Ну привет! Пробывальщиков уже набежало…
– Брысь! Я первая.
Очередь покорно расступилась. Ко мне подлетел Петька-кот-учёный, протянул лапку для подстраховки. Мне помощь не нужна. Мама не одобрит. Одним махом отгоняю Петькину лапку, другим махом – влетаю на бревно. Мама не одобрит. Так. Руки в стороны, подбородок в потолок.
Моя, моя, моя олимпийская программа без запинки. Прохожу программу без запинки. Спрыгиваю на пол. Трясётся пол – он ошарашен тем, что на него приземлилась именитая гимнастка, пол взрывается честью, ходит мелкой рябью. Ещё бы. Аплодисменты. Рукоплещут отличники и хорошисты. «Тройки» и «двойки» осваивают козла, естественно. Прыгнут через него и ржут, дурачки.

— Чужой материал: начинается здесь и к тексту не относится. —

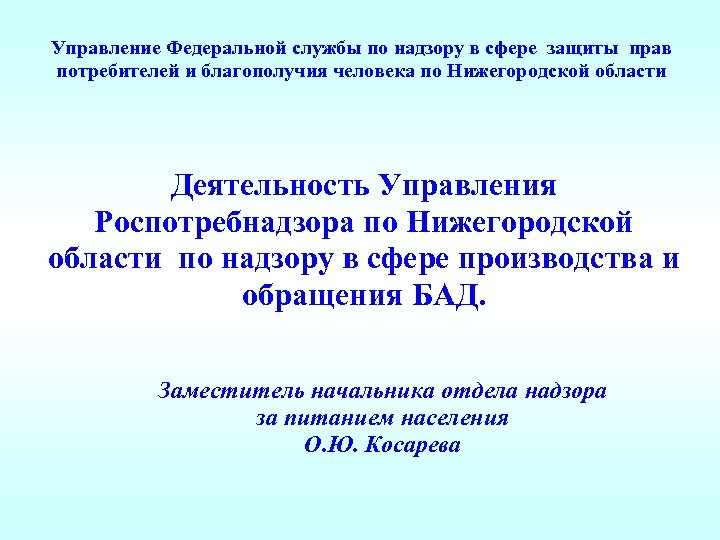 Управление Федеральной службы по надзору в сфере защиты прав потребителей и благополучия человека по Нижегородской области

Деятельность Управления Роспотребнадзора по Нижегородской области по надзору в сфере производства и обращения БАД.

Заместитель начальника отдела надзора за питанием населения
О.Ю. Косарева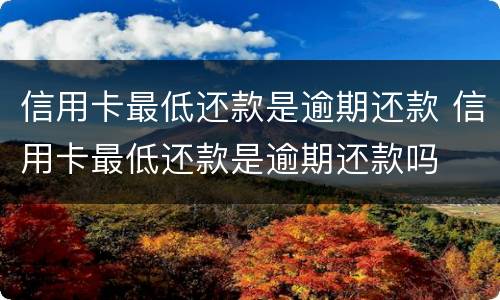 信用卡最低还款是逾期还款 信用卡最低还款是逾期还款吗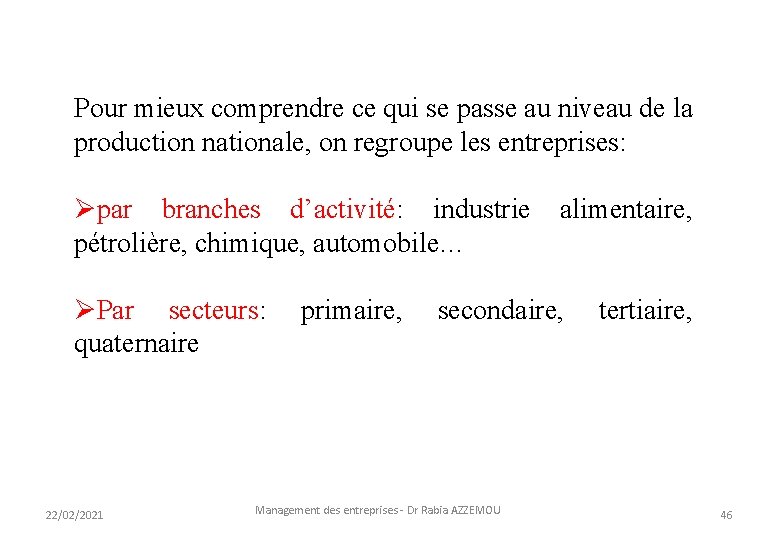 Pour mieux comprendre ce qui se passe au niveau de la production nationale, on regroupe les entreprises:

➢par branches d’activité: industrie alimentaire, pétrolière, chimique, automobile…

➢Par secteurs: primaire, secondaire, tertiaire, quaternaire

22/02/2021

Management des entreprises- Dr Rabia AZZEMOU

46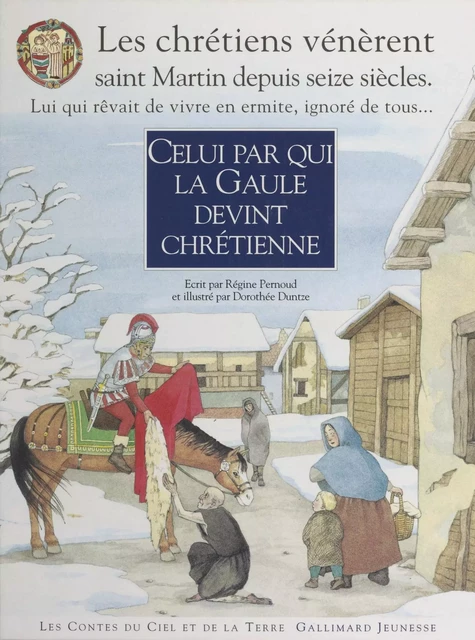 Les chrétiens vénèrent saint Martin depuis seize siècles.
Lui qui rêvait de vivre en ermite, ignoré de tous...

CELUI PAR QUI LA GAULE DEVINT CHRÉTIENNE

Ecrit par Régine Pernoud
et illustré par Dorothée Duntze

LES CONTES DU CIEL ET DE LA TERRE GALLIMARD JEUNESSE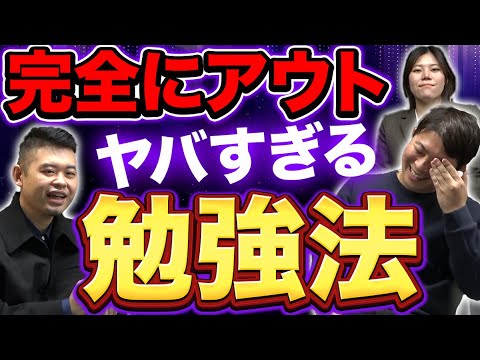 完全にアウト

ヤバすぎる

勉強法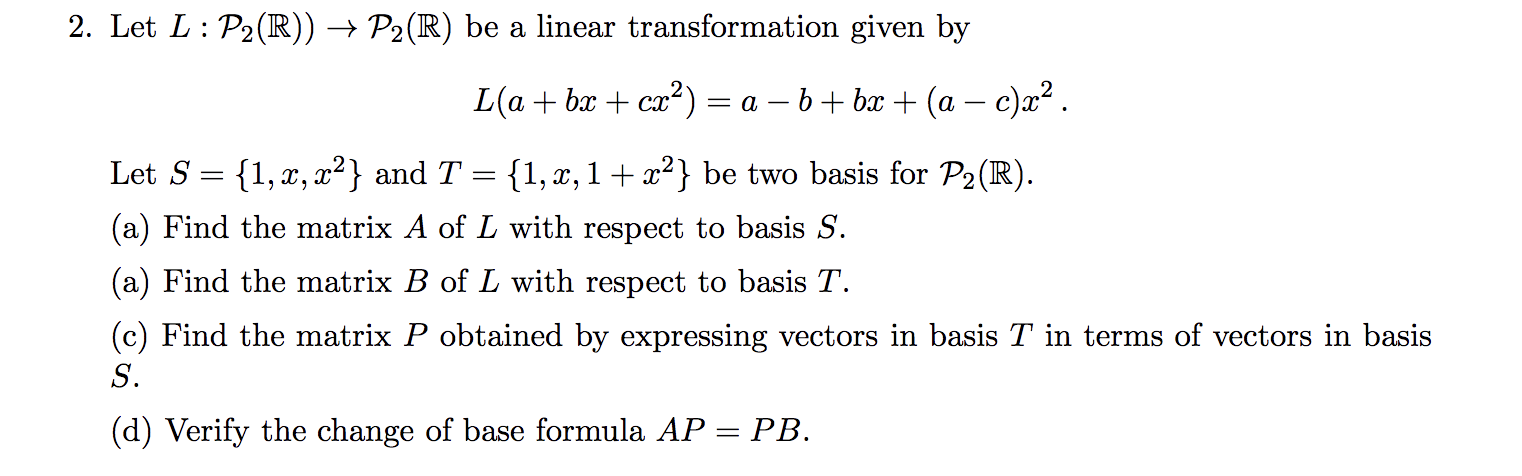 2. Let $L : \mathcal{P}_2(\mathbb{R})) \to \mathcal{P}_2(\mathbb{R})$ be a linear transformation given by

$$L(a + bx + cx^2) = a - b + bx + (a - c)x^2 .$$

Let $S = \{1, x, x^2\}$ and $T = \{1, x, 1 + x^2\}$ be two basis for $\mathcal{P}_2(\mathbb{R})$.

(a) Find the matrix $A$ of $L$ with respect to basis $S$.

(a) Find the matrix $B$ of $L$ with respect to basis $T$.

(c) Find the matrix $P$ obtained by expressing vectors in basis $T$ in terms of vectors in basis $S$.

(d) Verify the change of base formula $AP = PB$.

Последние мозги вытряхивают.
– Браво, София, брависсимо, так здорово, такое только на прфессиональном ковре увидишь. Не думала в гимнастки пойти? – Катька-одуванчик.
– Круто, да? – соглашаюсь. Я-то, может быть, и думала, Соня всегда думала, но мама не одобрит, мама не одобрит. Но Одувану отвечаю так: – Некогда мне по гимнастикам шастать, у меня китайский, на досуге, – пиу-у-у-у-бух атомной бомбой на Катьку.

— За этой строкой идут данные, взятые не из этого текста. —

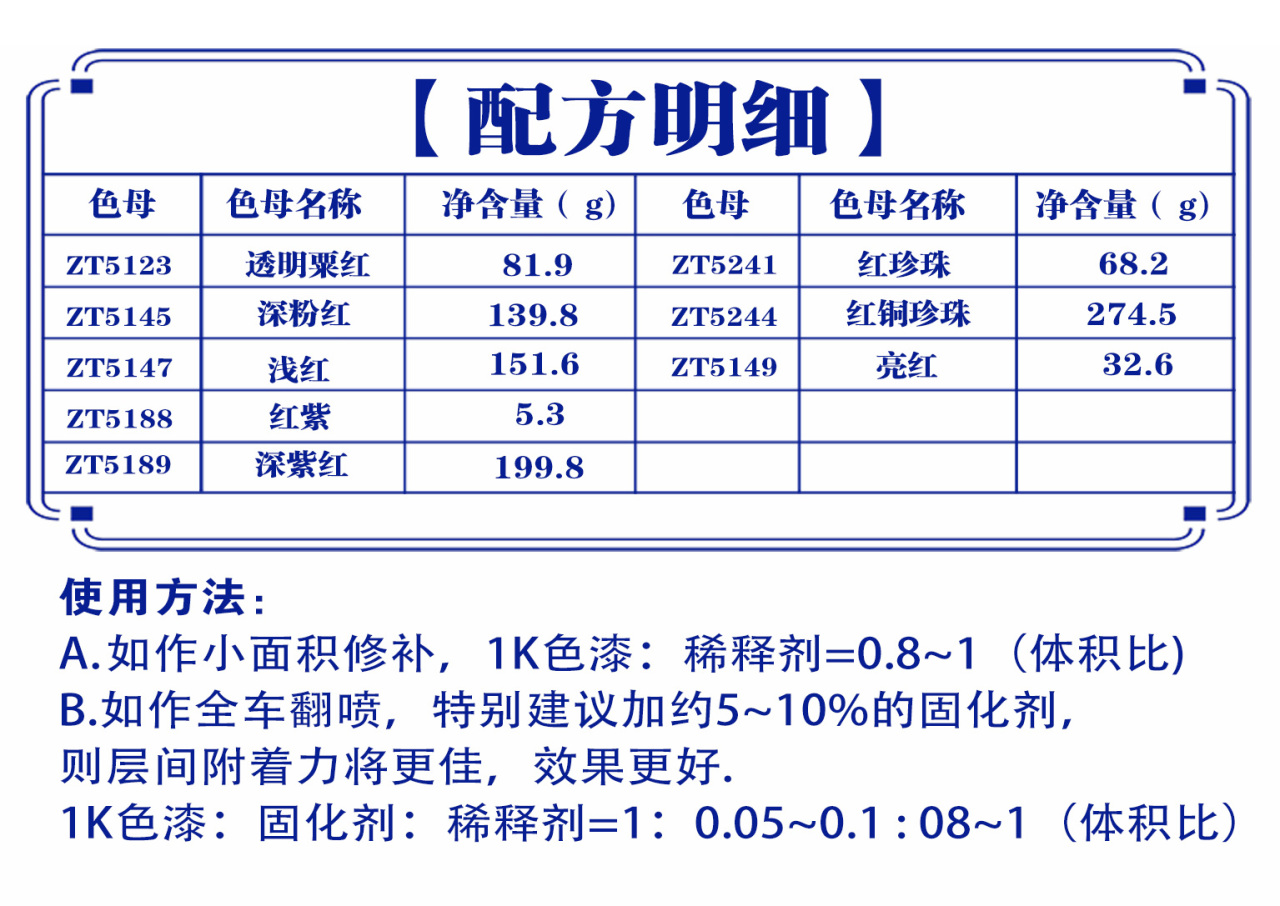 【配方明细】

| 色母 | 色母名称 | 净含量（g） | 色母 | 色母名称 | 净含量（g） |
|---|---|---|---|---|---|
| ZT5123 | 透明粟红 | 81.9 | ZT5241 | 红珍珠 | 68.2 |
| ZT5145 | 深粉红 | 139.8 | ZT5244 | 红铜珍珠 | 274.5 |
| ZT5147 | 浅红 | 151.6 | ZT5149 | 亮红 | 32.6 |
| ZT5188 | 红紫 | 5.3 | | | |
| ZT5189 | 深紫红 | 199.8 | | | |

使用方法：
A.如作小面积修补，1K色漆：稀释剂=0.8~1（体积比)
B.如作全车翻喷，特别建议加约5~10%的固化剂，则层间附着力将更佳，效果更好.
1K色漆：固化剂：稀释剂=1：0.05~0.1 : 08~1（体积比）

Как же я обожаю наблюдать за тем, как у людей после моих слов про китайский челюсть откручивается. Медленно, со скрипом. Болтики – блямс! – на пол падают. Блямс! Блямс! Как у Катьки сейчас.
– Китайский?! – изумляется Одуван. – Ничего себе… Это, наверное, абсолютно невероятно сложно?
Любит она все эти словечки, абсолютно шмабсолютно невероятно преневероятновероятноневероятно. Аж мутить начинает.
– Невероятно-преневероятно сложно, – соглашаюсь. – Супер-пупер-дупер-мупер сложно! – Анька ржёт. – Так сложно, что и выговорить нельзя. Но не для меня! Мне – нормально.
– А с тобой учитель индивидуально занимается или ты на групповые уроки ходишь? – никак не угомонится перепреневероятная Катька.
– Одуванчик! Успокойся. Тебе китайский не светит, ты в нём не-ве-ро-ят-но запутаешься, абсолютно тебе говорю.
В ответ Катька молчит: кажется, фонтан выключили на зиму.
К бревну переставляет ножки мой Пончик-будущая-балерина.